Knowing O'Brien, he will try to keep the focus on the players and on defense. He probably prefers it that a Red Sox delegation is scheduled to appear with the World Series trophy, thus making his return a little more incidental to the festivities. But given his abrupt departure and the fact that his former players still hold him in high regard, O'Brien cannot avoid being a significant story line. His familiarity with the Boston personnel, and vice versa, will inevitably factor into the game plan.
"We all know each other's games," said the Celtics' Walter McCarty. "It's just how you go out and execute.
"It was a lot of fun [playing for O'Brien]. You knew what to expect. Coach O'Brien was the same person each and every day, and we were very comfortable with him. We had a lot of good times and we had a lot of fond memories. But we're going out there wanting to win.
"That was a tough situation last year. We all knew it was a tough situation. I'm very close with Coach O'Brien, so I know what went on behind closed doors. To say he quit is kind of tough, even though he left. If I was in that position, I would have done the same thing."
With Philadelphia, O'Brien likes the balance of young players and veterans. He likes Andre Iguodala so much that the 20-year-old rookie will start at small forward. Allen Iverson officially moves to point guard, while Aaron McKie completes the backcourt, Kenny Thomas starts at power forward, and Marc Jackson starts at center. O'Brien made it clear who's in charge of decisions on the court by bumping anticipated starters Samuel Dalembert, Glenn Robinson, and Willie Green to the bench. The team also has begun pursuing a trade for Robinson, who is on the injured list with ankle tendinitis.
The Sixers' defensive scheme, which puts an emphasis on keeping opponents away from the rim, should look familiar. What worked in Boston appears to be working in Philadelphia. While compiling a 6-2 exhibition record, the Sixers held opponents to 43 percent shooting. But it may come as a shock to hear that O'Brien believes Philadelphia is "becoming a good fast-break team." The Sixers averaged 98.0 points in exhibition games, among the best in the league.
So the coach who found himself on a different page from Danny Ainge - reportedly because he didn't develop young talent and couldn't coax the Celtics into playing up-tempo ball - will start a rookie and look for easy baskets in transition. But it wouldn't be an O'Brien team without defense coming first.
"One of the first things [Iverson] mentioned, and a couple of other veterans mentioned, was, 'Could we teach them the kind of defense the Celtics played on the Sixers in the past?' " said O'Brien. "They all mentioned how difficult it was to get the ball to the rim.
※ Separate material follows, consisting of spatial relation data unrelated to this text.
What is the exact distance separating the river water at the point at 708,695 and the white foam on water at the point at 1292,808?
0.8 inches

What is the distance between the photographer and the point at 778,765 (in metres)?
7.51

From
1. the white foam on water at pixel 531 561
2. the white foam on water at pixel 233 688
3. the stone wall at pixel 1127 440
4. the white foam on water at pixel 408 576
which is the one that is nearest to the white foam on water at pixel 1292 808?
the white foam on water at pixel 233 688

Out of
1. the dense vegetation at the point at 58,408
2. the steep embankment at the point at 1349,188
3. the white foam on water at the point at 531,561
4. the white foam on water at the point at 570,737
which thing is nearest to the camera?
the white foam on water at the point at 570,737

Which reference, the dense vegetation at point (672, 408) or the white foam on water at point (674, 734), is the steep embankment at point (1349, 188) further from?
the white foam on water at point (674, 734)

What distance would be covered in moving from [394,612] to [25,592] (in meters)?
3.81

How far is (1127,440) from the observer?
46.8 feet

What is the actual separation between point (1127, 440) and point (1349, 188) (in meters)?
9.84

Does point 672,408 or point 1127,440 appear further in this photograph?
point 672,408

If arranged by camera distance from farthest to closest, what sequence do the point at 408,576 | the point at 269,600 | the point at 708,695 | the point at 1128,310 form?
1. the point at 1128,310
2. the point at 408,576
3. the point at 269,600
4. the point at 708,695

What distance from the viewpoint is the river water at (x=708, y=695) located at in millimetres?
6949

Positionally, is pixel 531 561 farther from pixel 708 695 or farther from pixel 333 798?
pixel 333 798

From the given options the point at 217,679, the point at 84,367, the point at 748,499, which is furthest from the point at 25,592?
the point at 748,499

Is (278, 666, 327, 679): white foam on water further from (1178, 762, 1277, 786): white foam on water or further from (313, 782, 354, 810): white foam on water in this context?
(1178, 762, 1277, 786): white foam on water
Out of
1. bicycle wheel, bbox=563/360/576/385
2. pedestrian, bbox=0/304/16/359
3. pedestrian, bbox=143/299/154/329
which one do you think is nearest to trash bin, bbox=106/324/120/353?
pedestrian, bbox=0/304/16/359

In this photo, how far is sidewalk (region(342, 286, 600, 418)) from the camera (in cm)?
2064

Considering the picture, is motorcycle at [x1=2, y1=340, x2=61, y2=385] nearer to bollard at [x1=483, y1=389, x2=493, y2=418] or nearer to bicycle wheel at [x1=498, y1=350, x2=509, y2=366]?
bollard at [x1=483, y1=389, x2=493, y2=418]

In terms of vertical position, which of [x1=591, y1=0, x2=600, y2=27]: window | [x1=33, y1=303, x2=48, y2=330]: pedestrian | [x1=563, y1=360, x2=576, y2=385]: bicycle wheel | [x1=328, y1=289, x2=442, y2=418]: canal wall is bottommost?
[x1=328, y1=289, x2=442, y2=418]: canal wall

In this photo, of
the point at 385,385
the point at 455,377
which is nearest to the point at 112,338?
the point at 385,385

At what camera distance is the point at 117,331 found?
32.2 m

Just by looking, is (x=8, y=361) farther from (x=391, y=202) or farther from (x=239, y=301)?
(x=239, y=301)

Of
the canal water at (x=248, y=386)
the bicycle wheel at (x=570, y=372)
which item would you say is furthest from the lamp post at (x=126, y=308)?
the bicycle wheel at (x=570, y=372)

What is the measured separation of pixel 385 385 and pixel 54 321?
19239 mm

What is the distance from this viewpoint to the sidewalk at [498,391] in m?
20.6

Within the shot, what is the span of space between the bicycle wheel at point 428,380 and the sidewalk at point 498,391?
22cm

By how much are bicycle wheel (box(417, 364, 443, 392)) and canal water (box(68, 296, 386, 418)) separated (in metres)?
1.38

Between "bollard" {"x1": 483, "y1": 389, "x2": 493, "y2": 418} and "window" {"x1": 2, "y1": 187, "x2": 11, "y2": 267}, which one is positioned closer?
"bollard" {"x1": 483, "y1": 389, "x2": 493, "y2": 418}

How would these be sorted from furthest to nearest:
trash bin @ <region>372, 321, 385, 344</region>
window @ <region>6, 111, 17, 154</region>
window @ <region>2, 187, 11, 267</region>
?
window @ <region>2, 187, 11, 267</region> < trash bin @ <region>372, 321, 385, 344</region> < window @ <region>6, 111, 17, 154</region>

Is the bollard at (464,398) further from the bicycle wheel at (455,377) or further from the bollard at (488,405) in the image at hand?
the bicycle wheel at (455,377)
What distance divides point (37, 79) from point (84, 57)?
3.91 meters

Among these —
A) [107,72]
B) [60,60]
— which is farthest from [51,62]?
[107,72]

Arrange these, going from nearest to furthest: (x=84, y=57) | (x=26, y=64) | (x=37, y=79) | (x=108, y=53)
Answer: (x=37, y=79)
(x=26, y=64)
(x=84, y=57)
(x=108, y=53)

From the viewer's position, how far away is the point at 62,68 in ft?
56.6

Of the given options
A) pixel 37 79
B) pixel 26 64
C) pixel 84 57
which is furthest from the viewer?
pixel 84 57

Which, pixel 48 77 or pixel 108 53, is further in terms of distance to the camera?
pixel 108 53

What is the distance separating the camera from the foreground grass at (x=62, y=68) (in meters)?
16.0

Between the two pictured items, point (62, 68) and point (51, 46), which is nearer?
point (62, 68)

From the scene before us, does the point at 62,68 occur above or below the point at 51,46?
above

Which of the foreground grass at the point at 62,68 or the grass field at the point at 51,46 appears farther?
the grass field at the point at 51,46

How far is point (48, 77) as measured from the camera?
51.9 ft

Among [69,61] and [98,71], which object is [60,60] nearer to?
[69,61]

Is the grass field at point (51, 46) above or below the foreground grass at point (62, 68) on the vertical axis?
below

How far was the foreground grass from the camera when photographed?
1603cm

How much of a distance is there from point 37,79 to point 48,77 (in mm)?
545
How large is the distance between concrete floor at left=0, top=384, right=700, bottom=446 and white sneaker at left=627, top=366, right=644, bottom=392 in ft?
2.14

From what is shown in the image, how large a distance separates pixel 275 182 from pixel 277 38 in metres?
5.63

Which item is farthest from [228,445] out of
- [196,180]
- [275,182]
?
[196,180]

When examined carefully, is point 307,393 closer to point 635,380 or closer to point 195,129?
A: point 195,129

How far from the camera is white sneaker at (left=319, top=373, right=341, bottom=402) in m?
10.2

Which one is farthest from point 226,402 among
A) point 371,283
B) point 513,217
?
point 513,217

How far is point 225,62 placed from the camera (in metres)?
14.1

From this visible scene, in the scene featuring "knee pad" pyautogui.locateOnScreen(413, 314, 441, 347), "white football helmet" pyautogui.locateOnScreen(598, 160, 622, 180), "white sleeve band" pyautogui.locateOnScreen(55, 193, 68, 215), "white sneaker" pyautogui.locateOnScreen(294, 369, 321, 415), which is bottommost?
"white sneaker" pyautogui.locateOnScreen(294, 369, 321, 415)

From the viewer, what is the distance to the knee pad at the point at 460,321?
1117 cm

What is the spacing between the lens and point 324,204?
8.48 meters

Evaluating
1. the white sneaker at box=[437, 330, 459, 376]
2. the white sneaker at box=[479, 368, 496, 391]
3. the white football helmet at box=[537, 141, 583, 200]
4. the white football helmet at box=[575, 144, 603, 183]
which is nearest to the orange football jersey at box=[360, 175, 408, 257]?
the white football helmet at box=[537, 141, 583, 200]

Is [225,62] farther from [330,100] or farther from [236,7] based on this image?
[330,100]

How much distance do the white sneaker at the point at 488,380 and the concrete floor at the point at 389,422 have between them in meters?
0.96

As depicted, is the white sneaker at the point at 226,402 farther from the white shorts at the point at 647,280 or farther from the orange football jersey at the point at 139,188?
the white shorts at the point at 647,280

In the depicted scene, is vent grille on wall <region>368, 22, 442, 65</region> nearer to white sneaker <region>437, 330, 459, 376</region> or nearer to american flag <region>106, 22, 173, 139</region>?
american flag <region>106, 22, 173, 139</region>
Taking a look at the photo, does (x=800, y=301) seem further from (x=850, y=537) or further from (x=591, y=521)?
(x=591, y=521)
I said, 'Well, not only can we teach that, but we will insist upon teaching it.'
"It's nice to have [Iverson] on your side and it's nice to see him pushing the ball up the court and having other teams worry about getting back to the paint and loading up to him."
On the Celtics' side, Gary Payton will be pushing the ball with a nondisplaced fracture of his right thumb. Rivers said Payton will start, though it will be a wait-and-see proposition as far as minutes are concerned. The veteran point guard will wear some form of protective padding and expects to be pressured. But Payton has fared much better than rookie Delonte West, whose fractured right thumb will keep him out anywhere from two to eight weeks.
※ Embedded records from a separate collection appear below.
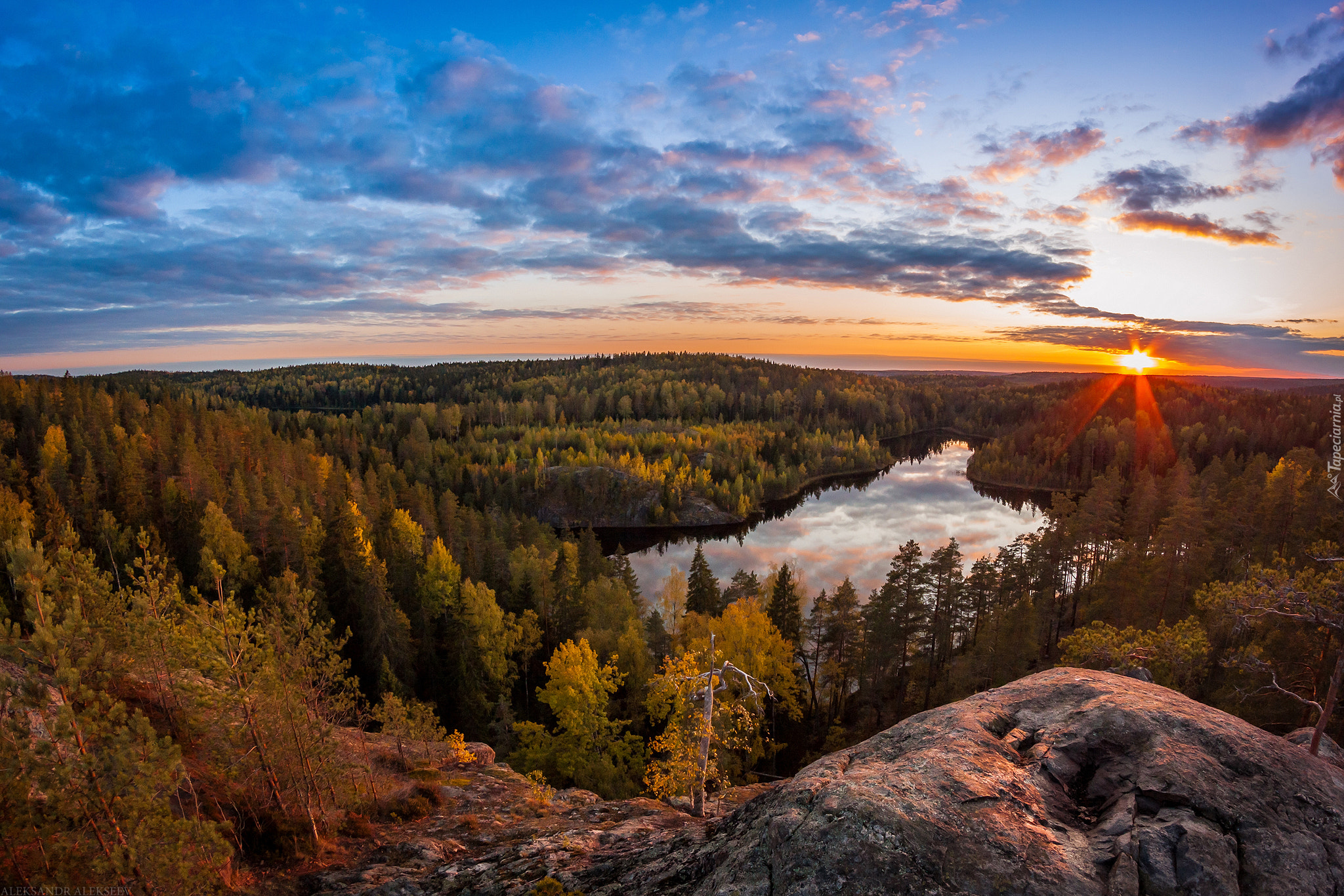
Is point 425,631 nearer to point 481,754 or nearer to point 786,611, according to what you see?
point 481,754

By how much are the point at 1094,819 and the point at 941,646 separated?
4354 centimetres

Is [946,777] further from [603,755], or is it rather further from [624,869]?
[603,755]

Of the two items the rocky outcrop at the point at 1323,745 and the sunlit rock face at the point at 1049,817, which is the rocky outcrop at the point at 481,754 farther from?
the rocky outcrop at the point at 1323,745

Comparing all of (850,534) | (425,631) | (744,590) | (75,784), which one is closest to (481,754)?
(75,784)

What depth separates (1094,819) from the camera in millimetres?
7664

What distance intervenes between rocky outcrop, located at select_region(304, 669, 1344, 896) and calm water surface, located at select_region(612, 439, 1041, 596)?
6214 cm

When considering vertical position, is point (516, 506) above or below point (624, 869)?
below

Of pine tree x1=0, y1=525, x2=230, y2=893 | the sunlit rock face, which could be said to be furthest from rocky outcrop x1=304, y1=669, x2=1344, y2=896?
pine tree x1=0, y1=525, x2=230, y2=893

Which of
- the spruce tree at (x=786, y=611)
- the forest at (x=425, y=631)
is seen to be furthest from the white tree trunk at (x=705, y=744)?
the spruce tree at (x=786, y=611)

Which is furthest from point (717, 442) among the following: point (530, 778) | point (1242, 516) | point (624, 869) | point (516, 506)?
point (624, 869)

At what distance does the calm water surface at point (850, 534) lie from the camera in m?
87.6

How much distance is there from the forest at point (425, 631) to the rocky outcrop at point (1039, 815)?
16.9ft

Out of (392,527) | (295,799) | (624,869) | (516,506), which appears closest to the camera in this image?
(624,869)

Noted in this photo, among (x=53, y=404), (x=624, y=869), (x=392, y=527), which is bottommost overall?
(x=392, y=527)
Payton, McCarty, Paul Pierce, Mark Blount, and the other Celtics veterans will have to find a way to beat the defense they know so well. On the court and off, it will be a tough reunion in many ways.
Asked if he could see Pierce trying to do more in an effort to beat an O'Brien team, Rivers said, "I hope not. You always want to beat your ex-coach. You want to beat your ex-teammates. That's why they're pros, because everybody's competitive. Even when you like them, you really want to beat them.
"This game has nothing to do with Jim O'Brien, honest. I think it has to do more with the Sixers. These two teams have had something going for 25 years or longer. I think it's more that than anything to do with Jim O'Brien."